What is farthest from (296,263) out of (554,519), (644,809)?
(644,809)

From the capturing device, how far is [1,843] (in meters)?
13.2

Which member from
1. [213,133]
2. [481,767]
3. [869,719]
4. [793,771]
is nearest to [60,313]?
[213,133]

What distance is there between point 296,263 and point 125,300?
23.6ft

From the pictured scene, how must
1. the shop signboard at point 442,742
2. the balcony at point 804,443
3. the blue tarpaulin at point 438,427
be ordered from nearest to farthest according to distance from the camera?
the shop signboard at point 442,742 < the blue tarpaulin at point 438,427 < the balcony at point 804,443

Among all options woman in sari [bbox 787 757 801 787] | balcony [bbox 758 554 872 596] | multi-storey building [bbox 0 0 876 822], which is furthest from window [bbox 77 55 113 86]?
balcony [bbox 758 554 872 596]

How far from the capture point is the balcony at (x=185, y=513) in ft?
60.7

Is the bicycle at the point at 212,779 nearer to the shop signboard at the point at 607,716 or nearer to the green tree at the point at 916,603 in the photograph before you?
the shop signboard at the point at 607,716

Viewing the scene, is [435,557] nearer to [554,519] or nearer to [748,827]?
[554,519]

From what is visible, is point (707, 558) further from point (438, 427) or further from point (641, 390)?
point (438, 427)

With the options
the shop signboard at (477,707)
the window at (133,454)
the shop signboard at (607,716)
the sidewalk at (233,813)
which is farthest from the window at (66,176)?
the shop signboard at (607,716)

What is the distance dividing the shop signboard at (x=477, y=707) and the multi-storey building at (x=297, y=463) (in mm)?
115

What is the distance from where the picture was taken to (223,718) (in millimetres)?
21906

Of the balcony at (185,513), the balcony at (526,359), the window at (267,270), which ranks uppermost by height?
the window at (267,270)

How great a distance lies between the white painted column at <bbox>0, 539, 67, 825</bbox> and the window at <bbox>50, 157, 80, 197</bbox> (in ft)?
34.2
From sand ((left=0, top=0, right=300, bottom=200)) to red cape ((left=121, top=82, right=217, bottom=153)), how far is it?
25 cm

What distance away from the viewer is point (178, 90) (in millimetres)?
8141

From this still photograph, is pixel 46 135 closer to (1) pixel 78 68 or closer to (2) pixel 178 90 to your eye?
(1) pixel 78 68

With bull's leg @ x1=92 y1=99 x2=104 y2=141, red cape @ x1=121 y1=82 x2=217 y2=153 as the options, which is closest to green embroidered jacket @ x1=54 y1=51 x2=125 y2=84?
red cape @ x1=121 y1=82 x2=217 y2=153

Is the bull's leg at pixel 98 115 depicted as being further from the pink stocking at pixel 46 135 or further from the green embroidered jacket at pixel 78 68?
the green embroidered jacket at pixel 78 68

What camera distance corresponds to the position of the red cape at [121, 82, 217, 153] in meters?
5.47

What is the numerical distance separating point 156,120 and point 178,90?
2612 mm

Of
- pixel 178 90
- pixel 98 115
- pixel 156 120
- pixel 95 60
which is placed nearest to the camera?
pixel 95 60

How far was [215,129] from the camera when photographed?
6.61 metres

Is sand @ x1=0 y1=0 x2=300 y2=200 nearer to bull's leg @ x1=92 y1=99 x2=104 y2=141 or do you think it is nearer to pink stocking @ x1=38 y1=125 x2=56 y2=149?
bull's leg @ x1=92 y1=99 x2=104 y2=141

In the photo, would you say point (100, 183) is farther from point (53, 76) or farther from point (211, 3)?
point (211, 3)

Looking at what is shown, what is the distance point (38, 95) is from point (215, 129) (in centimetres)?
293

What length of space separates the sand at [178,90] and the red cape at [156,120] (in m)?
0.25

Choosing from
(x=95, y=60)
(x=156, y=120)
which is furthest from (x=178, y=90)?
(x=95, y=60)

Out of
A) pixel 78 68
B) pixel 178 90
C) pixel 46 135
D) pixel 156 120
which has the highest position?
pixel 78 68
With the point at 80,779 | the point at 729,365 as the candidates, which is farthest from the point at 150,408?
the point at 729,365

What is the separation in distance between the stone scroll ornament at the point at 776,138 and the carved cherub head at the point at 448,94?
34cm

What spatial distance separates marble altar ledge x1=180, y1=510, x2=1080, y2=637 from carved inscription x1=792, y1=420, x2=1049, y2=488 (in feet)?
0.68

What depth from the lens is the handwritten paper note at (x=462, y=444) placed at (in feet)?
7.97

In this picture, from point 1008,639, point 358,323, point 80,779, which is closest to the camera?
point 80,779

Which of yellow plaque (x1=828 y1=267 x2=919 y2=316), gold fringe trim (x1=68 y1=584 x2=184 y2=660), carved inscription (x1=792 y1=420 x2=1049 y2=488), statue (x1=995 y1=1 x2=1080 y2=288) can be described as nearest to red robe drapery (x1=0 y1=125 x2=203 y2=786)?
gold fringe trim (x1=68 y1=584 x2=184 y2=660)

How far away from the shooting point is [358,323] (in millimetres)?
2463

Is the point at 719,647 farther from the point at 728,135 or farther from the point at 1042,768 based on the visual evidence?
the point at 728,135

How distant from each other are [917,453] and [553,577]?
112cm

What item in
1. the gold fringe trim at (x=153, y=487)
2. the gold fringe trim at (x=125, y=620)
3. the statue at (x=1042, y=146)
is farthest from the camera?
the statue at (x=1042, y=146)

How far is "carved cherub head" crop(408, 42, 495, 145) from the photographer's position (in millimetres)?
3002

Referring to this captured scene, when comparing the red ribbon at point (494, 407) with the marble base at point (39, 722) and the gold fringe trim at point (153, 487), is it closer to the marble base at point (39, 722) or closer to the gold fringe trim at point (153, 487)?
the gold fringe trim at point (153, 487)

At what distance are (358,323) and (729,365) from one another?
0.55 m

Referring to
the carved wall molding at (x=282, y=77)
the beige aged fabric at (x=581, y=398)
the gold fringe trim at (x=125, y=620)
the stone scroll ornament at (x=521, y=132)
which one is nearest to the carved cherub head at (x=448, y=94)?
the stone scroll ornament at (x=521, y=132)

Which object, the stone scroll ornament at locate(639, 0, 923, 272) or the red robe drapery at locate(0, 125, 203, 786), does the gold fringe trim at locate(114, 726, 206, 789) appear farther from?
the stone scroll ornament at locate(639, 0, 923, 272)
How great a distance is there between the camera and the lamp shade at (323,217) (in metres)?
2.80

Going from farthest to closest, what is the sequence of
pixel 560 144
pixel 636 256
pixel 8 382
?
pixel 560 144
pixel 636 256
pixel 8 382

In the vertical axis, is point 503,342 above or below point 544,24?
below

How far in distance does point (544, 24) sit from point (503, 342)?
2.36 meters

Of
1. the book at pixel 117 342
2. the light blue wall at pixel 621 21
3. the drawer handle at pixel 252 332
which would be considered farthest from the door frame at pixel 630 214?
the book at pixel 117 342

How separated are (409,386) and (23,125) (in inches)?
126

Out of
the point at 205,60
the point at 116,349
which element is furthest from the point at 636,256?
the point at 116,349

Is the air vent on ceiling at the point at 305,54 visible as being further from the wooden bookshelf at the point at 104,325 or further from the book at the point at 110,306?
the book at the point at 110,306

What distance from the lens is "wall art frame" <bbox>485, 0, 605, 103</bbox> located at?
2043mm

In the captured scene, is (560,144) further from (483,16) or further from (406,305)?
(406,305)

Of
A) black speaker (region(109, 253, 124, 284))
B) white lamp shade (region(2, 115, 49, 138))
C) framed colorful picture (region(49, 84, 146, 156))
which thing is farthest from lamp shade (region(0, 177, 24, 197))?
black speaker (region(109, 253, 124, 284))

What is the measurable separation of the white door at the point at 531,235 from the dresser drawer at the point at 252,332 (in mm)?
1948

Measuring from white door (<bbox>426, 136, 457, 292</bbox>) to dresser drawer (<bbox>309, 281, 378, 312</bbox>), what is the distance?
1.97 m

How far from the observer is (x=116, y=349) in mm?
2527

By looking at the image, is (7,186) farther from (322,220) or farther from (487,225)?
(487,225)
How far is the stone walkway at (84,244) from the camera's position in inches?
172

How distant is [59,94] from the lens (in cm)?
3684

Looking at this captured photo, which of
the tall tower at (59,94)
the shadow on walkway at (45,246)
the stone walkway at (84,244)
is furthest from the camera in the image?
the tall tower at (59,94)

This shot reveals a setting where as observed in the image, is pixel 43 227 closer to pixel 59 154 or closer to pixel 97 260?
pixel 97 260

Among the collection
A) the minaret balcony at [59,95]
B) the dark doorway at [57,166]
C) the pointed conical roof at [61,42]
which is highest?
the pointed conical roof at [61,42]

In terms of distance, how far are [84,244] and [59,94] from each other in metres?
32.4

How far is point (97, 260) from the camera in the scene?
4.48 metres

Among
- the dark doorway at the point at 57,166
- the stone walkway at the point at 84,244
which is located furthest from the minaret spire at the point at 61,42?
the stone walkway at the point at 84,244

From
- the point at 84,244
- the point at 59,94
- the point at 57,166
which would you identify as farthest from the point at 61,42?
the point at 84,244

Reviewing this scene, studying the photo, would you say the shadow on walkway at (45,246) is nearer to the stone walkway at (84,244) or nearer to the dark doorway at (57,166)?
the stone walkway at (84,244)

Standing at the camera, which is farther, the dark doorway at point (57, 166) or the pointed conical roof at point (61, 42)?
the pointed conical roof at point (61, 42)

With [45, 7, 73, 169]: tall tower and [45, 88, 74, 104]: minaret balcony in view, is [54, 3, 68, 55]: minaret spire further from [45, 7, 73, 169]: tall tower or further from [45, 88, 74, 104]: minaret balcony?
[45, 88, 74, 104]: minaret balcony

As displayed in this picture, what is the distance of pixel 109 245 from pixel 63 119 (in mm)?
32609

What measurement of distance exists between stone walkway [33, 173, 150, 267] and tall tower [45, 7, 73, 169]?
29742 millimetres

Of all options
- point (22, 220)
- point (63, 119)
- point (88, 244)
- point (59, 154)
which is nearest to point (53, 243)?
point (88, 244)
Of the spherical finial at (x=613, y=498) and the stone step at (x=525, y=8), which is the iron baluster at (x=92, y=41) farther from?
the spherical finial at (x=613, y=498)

────────────────────

- [Written problem] Copy the stretch of the listing from the line containing "Of all options" through the end, swapping "nearest" for "closest" and leaving everything else unchanged.

- [Answer to the task]
Of all options
- point (22, 220)
- point (63, 119)
- point (88, 244)
- point (59, 154)
which is closest to point (53, 243)?
point (88, 244)
Of the spherical finial at (x=613, y=498) and the stone step at (x=525, y=8), which is the iron baluster at (x=92, y=41) farther from?
the spherical finial at (x=613, y=498)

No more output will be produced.